Exercise description =
From the records below, output exactly the lines running from the line containing "Researchers examined the" through the line containing "Given this setup, evaluate", and no others.

Extracted material =
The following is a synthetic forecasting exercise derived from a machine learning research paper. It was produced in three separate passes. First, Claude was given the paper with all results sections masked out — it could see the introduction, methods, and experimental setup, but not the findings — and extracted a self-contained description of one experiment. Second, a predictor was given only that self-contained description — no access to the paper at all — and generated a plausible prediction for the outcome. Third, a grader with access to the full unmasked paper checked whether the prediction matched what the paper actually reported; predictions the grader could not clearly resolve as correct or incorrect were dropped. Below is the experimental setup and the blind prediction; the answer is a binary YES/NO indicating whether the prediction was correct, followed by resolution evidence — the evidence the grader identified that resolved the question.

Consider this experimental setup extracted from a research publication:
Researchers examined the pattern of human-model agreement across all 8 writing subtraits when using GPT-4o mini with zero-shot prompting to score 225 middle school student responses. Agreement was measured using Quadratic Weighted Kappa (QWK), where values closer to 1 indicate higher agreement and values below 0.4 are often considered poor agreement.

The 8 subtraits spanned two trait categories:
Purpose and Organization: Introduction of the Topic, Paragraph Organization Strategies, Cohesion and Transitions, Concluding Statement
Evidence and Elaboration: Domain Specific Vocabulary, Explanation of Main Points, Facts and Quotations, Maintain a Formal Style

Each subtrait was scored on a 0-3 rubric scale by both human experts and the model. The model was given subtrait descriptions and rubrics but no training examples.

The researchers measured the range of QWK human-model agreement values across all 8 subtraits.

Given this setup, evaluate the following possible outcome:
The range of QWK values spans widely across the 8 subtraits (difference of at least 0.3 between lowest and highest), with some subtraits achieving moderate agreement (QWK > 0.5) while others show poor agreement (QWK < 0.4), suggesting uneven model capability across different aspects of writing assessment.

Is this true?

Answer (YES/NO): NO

Written solution =
Researchers examined the pattern of human-model agreement across all 8 writing subtraits when using GPT-4o mini with zero-shot prompting to score 225 middle school student responses. Agreement was measured using Quadratic Weighted Kappa (QWK), where values closer to 1 indicate higher agreement and values below 0.4 are often considered poor agreement.

The 8 subtraits spanned two trait categories:
Purpose and Organization: Introduction of the Topic, Paragraph Organization Strategies, Cohesion and Transitions, Concluding Statement
Evidence and Elaboration: Domain Specific Vocabulary, Explanation of Main Points, Facts and Quotations, Maintain a Formal Style

Each subtrait was scored on a 0-3 rubric scale by both human experts and the model. The model was given subtrait descriptions and rubrics but no training examples.

The researchers measured the range of QWK human-model agreement values across all 8 subtraits.

Given this setup, evaluate the following possible outcome:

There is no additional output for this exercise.